> _Your assignment_
The reply should match the listing below character for character, except that no image is carried over.

> _Provided records_
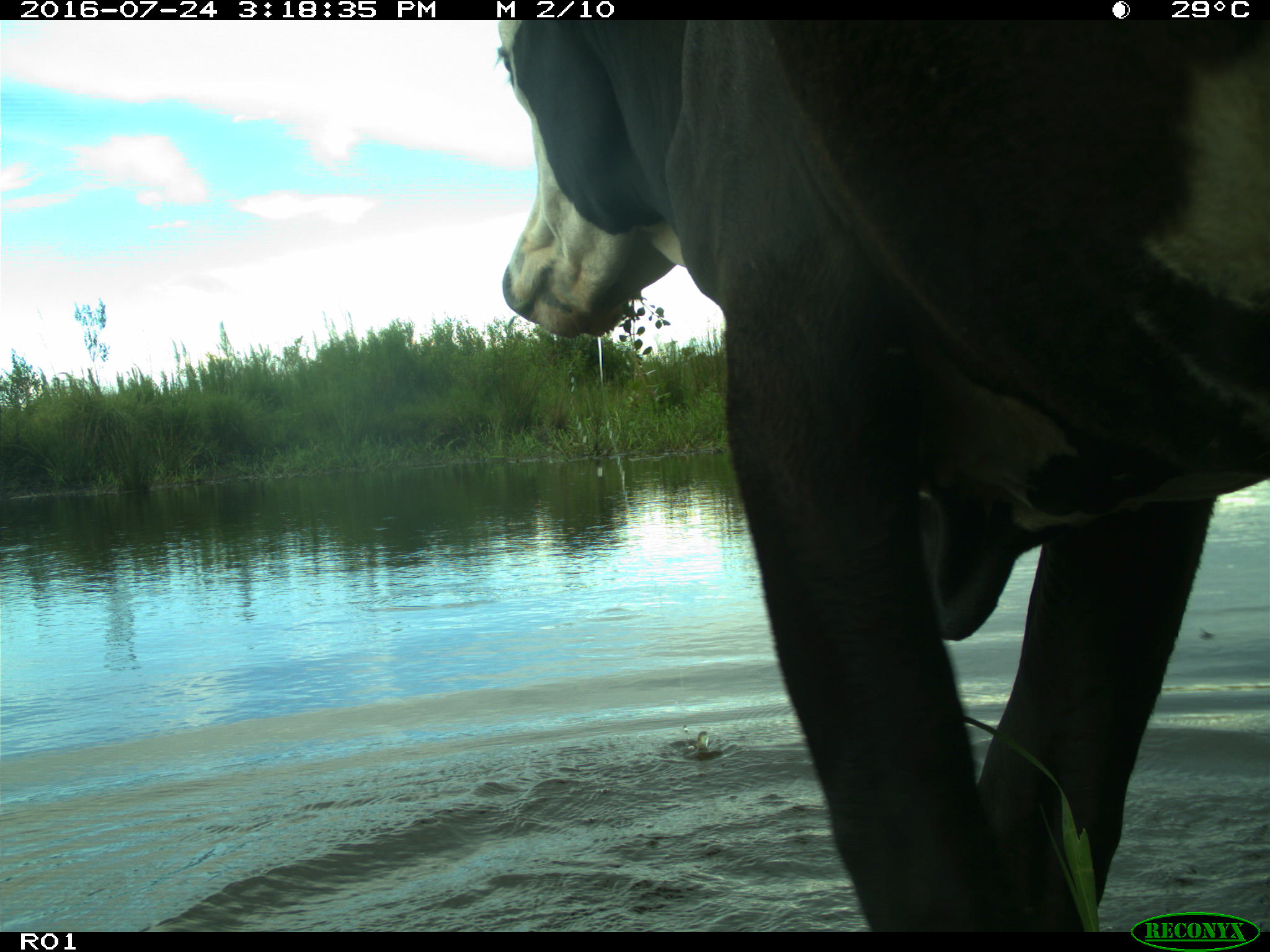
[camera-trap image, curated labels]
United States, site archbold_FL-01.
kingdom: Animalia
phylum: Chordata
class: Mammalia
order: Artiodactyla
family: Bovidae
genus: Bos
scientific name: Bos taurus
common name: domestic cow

> _Task solution_
[camera-trap image, curated labels]
United States, site archbold_FL-01.
kingdom: Animalia
phylum: Chordata
class: Mammalia
order: Artiodactyla
family: Bovidae
genus: Bos
scientific name: Bos taurus
common name: domestic cow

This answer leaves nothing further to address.